Himalayan birch, Betula utilis or Betula jacquemontii, which has become more popular than European white birch since the 1990s, has a completely different personality. Its strictly vertical trunks and upright growth are appealing separately, but incompatible with European white birch. When adding trees to an established grove of any birch, it is very important to procure more of the same.
It is unfortunate that, like Easter lilies and poinsettias, most kalanches, Kalanchoe blossfeldiana, are enjoyed while actively blooming, and then discarded as their blooms fade. It is so easy to simply snip out the deteriorating flowers, and grow the small perennials plants for their appealing succulent foliage until they bloom again. They do not get much more than half a foot tall, so can stay in small pots indefinitely. They seem to prefer the porosity of clay pots. Because they can rot, they should be watered when the surface of the soil seems to be getting dry, and their drainage saucers should not be allowed to hold water too long. Kalanchoes like bright but indirect sunlight. They can be acclimated to direct sun exposure, but might seem to be somewhat stunted. If brought in before frost, they can be happy out on a patio. The clustered small flowers can be white, pink, red or bright or pastel shades of orange or yellow.
Ah, something vintage! Remember Hollywood juniper, Juniperus chinensis ‘Kaizuka’ (or ‘Torulosa’) flanking big two-car garage doors of mid century modern homes? Those that are still around after half a century are big and strikingly sculptural, like miniature Monterey cypress for home gardens. They get about fifteen feet tall and ten feet wide, but have potential to get significantly larger.
Hollywood juniper is an old classic that is still reasonably available in some nurseries. Their densely foliated stems twist and turn picturesquely upward, typically leaning one way or another toward sunlight or away from prevailing wind. Some say they look like frozen green flames. Their gnarly trunks and flaking bark can be exposed as they grow tall enough for low growth to be pruned away.
Because of their very irregular branch structure, Hollywood juniper is more adaptable to free-formed pruning than the presently trendy junipers with strictly upright or conical form. They must never be shorn, but do not mind if obtrusive limbs get pruned back to the main trunks. Therefore, they are actually more adaptable to smaller modern gardens than some modern cultivars of juniper are.
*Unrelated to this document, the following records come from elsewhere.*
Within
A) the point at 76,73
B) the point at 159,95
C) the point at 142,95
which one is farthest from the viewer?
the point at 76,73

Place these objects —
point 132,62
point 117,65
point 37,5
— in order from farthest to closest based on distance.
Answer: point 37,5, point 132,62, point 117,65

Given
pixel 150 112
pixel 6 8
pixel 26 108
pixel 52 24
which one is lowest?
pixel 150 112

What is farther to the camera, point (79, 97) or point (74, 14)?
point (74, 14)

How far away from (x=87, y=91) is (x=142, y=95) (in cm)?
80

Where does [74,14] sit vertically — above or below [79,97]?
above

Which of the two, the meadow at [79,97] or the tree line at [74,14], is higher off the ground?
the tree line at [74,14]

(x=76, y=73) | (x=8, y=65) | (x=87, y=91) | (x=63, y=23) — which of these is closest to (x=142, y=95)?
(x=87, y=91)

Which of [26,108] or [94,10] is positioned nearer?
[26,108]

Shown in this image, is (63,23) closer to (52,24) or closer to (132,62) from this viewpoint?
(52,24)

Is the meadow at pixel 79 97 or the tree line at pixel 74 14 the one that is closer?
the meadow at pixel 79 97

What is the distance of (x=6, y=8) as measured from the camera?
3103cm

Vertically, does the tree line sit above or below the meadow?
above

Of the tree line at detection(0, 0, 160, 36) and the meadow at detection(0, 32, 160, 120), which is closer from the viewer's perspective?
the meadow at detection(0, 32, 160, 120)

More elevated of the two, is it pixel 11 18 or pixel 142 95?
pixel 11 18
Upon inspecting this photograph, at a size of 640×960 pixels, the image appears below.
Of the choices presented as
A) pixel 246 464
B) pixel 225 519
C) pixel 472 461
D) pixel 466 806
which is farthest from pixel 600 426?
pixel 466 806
It is almost never planted in home gardens, but the native red willow, Salix laevigata, has a sneaky way of getting where it wants to be. The minute seeds go wherever the wind blows them. Because it is a riparian tree, red willow prefers well watered spots. If not detected and pulled up in the first year, it can grow rather aggressively, and overwhelm more desirable plants, although the somewhat sparse canopy makes only moderate shade.
With a bit of grooming, red willow can be a handsomely asymmetrical tree, with upright branch structure. However, even the healthiest trees rarely get more than thirty feet tall, or much more than forty years old. The leaves are a bit shorter and wider than those of the more familiar weeping willow, and do not color as well in autumn. There are actually a few other native willows that are also commonly know as red willow. Some are quite similar, while others are very different.